There was a lot of talk about smart TV at the Intellect Consumer Electronics conference last week. Much of the talk was about exciting ways of connecting boxes together. There was far less about how to deliver an experience that consumers will in fact want.

It won’t be sufficient to deliver “everything we love about TV and about the internet on one screen”. Existing content models (web and linear TV) won’t be sufficient to drive consumers to connected TV systems.

To provide a truly immersive user experience, we need new models of content and new interfaces. And that in turn means we need new hardware and software.

What sort of new content? Well, it’s unlikely simply to be a Twitter feed scrolling underneath a linear programme. And it’s even less likely to be email or banking, which are too complex for a lean back environment (never mind the privacy issues). “Social” TV content may well play a part so that we can share our thoughts about programming with our friends and like minded people. More interesting though will be new ways of enabling people to “participate” in content – through games, voting and even choice.

We’ll need to see new interfaces too. For instance inputting text from 3 meters away is difficult with a pointing device or other remote control. Standards to make text imput (essential to many interactions) easy are required. There are at least some ways of reducing the problems here.
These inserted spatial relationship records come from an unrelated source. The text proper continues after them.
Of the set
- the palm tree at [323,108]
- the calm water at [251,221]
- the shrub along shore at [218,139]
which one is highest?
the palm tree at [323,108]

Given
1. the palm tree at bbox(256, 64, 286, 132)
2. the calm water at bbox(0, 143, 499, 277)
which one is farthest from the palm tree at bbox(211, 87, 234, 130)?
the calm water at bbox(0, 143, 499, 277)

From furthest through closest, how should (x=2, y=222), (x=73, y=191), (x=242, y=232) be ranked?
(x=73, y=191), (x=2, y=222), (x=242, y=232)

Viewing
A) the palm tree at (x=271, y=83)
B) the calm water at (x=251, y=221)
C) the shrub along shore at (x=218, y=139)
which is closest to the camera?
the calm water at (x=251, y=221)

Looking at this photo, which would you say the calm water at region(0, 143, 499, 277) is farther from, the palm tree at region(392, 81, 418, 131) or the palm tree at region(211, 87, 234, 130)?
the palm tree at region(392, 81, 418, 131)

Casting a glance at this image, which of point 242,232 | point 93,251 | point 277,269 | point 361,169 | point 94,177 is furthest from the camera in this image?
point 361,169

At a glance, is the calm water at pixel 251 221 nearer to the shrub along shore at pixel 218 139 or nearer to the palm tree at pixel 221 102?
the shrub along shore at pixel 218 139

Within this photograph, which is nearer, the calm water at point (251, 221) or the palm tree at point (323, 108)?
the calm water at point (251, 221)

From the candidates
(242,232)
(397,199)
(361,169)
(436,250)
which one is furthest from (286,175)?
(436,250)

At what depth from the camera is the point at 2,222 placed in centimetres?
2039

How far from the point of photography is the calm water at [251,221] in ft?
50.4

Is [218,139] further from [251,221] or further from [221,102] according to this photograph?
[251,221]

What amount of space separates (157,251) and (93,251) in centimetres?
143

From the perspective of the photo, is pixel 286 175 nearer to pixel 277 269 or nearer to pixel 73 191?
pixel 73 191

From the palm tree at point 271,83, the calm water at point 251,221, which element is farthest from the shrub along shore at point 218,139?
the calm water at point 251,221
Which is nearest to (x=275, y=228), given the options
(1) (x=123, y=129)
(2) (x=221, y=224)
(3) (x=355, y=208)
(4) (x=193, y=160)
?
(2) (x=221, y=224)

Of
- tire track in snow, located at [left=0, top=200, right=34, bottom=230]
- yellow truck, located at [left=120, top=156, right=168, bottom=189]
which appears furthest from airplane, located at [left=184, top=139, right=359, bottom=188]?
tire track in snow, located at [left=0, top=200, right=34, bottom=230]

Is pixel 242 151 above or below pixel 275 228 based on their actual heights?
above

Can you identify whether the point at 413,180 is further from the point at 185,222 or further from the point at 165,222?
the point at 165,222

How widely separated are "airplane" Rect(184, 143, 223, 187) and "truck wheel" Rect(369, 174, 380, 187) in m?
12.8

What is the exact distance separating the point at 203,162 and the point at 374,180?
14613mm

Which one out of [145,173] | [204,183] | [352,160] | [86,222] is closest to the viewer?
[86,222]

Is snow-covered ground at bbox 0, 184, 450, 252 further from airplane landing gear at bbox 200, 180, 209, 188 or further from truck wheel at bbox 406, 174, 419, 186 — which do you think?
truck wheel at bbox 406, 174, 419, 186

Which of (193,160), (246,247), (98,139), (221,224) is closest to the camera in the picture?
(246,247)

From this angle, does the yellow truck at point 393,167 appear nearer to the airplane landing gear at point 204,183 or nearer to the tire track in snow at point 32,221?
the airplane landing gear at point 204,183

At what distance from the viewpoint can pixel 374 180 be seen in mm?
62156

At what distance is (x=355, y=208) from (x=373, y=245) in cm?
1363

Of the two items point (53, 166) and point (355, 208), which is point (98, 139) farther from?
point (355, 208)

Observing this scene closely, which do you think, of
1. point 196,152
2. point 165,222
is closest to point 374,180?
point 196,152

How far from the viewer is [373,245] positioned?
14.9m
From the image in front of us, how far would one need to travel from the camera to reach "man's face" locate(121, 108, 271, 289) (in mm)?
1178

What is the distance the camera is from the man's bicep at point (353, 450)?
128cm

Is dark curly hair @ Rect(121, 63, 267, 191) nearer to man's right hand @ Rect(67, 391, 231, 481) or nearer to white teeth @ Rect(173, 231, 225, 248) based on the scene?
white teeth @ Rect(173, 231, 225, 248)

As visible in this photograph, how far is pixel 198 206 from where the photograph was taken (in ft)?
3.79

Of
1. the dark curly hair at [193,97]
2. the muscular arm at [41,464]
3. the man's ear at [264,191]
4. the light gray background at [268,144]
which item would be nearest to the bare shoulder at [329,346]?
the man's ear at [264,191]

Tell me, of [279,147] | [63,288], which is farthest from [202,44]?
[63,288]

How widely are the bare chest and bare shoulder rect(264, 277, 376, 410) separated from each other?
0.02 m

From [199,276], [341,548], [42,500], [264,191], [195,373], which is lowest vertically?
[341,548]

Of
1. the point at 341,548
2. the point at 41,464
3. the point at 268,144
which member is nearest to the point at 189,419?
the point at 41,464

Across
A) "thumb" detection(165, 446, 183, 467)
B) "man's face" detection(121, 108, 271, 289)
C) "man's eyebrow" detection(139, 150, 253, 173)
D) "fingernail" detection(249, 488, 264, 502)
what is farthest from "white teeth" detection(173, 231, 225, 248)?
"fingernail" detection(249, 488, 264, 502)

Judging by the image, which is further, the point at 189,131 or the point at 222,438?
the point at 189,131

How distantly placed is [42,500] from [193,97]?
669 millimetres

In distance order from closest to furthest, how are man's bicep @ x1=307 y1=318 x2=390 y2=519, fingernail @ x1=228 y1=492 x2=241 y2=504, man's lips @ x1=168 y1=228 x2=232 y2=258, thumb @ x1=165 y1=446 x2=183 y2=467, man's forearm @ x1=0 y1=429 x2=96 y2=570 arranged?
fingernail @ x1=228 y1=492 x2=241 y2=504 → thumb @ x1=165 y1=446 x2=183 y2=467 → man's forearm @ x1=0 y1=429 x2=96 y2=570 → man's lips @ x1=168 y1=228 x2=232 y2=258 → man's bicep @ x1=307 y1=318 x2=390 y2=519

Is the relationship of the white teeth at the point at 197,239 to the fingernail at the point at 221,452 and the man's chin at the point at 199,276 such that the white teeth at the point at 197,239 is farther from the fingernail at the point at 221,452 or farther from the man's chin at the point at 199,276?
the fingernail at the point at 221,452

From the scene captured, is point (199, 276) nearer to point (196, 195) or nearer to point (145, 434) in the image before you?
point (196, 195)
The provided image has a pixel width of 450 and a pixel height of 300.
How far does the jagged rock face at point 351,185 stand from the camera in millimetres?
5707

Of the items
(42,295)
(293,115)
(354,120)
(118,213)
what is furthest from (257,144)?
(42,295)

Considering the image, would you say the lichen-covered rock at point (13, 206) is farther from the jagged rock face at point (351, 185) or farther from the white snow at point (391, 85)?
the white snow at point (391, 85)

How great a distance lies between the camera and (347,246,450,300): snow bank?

At Amberlight we have recently run a small research project looking at this area. A few general guidelines for text input were developed:

1. Predictive text systems make users of smart TV applications much more efficient
2. Search results can be used very effecively to promote serendipity and content discovery
3. Showing people an interactive A to Z grid of letters (as opposed to a querty keyboard) is the best way of promoting efficient text entry
4. The whole system, including the remote control, should be simplified as far as possible in order to promote use: Apple TV scores really well in this regard
5. Viewers should be able to control the cursor on the screen via the remote control; as much flexibility as possible should be given to them to do this
6. Viewers should be able to edit text, including adding and deleting words, as easily as possible: cursor control helps with this
7. People should not be forced to read a lot of text as they are likely to ignore it
8. Plain and simple English should be used in all labels and instructions

No doubt over time we will see more extensive guidelines being developed for text input and many other aspects of smart TV. The industry is still learning. What is important though is that hardware manuracturers, service providers and programme makers don’t assume that technology will solve all the issues. Keeping an eye on the consumer will be pretty important too!